TO DO:
Could you give back only the records that begin at the line containing "What magnitude of" and stop after the line containing "Result: point (159, 242)", with "magnitude of distance" replaced by "distance" and everything else unchanged?

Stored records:
········

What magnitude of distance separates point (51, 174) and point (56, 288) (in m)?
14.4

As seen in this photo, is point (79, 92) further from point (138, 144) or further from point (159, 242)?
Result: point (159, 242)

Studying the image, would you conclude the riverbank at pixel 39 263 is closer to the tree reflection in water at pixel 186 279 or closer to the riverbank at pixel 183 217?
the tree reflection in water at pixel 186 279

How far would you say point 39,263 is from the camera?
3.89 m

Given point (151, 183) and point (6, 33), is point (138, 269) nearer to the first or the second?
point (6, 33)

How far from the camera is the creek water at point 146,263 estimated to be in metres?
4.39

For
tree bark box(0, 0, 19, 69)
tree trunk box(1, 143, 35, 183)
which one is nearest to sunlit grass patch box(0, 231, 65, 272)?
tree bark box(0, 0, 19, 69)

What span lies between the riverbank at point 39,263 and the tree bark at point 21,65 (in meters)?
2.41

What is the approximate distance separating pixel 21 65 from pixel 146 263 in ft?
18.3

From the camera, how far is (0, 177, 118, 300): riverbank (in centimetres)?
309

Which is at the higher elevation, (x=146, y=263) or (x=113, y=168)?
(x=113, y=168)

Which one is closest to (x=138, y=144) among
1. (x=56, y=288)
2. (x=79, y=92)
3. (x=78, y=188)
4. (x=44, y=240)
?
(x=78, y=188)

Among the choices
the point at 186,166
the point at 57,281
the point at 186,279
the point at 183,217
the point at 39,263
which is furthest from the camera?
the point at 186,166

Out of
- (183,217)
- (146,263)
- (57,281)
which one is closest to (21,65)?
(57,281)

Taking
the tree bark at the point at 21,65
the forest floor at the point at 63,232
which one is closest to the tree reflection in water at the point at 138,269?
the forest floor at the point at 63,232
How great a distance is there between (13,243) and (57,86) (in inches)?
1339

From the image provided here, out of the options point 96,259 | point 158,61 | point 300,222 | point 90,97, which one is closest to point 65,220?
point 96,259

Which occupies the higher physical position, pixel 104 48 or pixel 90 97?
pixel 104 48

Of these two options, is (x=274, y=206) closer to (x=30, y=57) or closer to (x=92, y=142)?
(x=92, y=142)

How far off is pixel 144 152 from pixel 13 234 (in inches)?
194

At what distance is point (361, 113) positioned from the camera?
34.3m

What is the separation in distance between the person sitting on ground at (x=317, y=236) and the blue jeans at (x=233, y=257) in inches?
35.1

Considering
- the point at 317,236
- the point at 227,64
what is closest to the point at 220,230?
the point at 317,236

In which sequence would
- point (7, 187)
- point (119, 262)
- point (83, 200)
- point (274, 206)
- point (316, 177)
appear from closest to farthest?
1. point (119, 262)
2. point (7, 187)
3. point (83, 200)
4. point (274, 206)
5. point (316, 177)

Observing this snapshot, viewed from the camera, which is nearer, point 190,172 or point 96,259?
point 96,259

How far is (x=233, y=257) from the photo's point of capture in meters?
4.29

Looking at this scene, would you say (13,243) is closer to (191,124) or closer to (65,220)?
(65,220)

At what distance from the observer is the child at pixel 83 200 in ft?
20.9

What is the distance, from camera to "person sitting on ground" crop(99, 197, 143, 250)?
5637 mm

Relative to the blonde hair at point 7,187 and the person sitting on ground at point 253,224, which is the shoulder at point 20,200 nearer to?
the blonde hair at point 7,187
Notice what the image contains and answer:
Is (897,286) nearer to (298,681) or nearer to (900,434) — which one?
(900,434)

········

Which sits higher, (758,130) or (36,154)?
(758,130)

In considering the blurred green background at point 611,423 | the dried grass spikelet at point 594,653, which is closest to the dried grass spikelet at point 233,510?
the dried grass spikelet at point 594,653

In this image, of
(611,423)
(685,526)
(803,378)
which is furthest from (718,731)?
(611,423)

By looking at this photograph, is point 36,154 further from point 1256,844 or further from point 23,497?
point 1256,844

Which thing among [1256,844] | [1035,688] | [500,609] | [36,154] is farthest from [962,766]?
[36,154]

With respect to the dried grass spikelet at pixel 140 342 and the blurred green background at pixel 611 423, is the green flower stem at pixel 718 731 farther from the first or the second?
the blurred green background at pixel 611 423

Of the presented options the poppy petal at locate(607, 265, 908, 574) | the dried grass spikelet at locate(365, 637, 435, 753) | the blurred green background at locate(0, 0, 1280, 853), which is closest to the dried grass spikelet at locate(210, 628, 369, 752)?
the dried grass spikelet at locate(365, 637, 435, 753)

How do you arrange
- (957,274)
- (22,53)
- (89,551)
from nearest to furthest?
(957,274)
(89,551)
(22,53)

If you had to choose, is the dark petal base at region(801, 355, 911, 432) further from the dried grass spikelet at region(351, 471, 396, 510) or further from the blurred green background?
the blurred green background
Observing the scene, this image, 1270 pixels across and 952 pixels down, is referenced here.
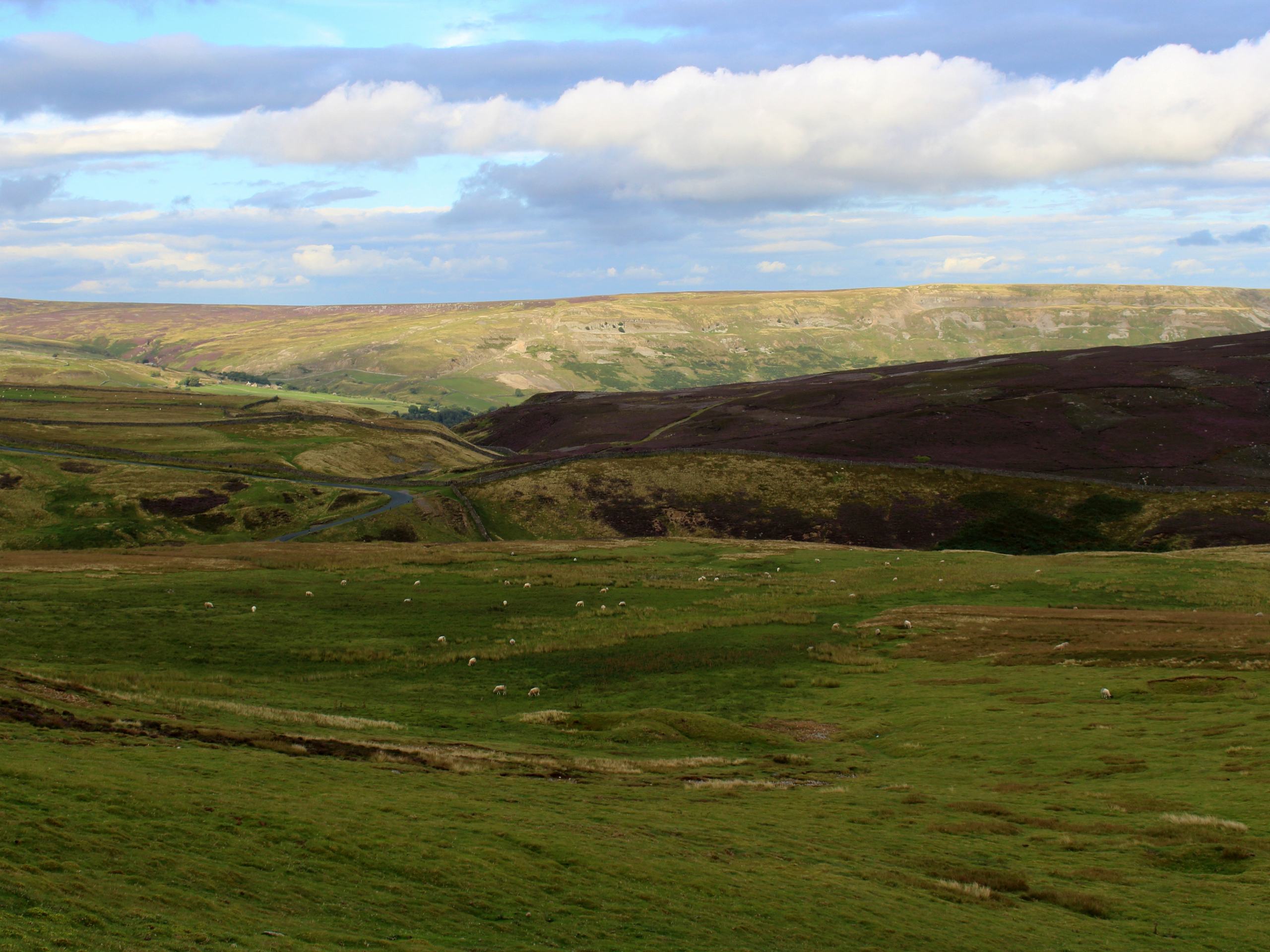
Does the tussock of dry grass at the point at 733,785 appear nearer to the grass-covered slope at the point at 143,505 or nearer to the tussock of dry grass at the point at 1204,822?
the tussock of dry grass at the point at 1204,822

········

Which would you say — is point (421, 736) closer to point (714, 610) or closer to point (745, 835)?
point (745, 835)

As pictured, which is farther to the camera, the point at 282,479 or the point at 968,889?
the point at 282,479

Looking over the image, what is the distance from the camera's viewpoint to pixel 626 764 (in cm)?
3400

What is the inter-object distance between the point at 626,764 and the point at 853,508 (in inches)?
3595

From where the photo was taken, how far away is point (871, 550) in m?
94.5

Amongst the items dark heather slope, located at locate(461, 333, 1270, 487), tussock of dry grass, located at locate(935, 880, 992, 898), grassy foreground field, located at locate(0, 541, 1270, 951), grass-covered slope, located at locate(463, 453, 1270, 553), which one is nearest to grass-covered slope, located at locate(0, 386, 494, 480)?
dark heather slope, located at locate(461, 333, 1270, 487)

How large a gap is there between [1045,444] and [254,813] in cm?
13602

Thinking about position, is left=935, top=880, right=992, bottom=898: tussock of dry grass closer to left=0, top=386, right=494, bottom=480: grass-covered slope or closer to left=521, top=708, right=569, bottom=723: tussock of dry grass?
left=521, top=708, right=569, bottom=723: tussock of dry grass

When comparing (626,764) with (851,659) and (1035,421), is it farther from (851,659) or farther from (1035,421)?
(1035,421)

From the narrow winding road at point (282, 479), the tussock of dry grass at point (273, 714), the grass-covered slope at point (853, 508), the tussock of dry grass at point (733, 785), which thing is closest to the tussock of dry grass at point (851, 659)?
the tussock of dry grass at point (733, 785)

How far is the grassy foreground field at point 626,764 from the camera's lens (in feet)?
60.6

········

THE OUTPUT:
What distance separates point (51, 174) and point (56, 288) (in m)?
14.4

As seen in this photo, is point (79, 92) further from point (138, 144) or further from point (159, 242)?
Result: point (159, 242)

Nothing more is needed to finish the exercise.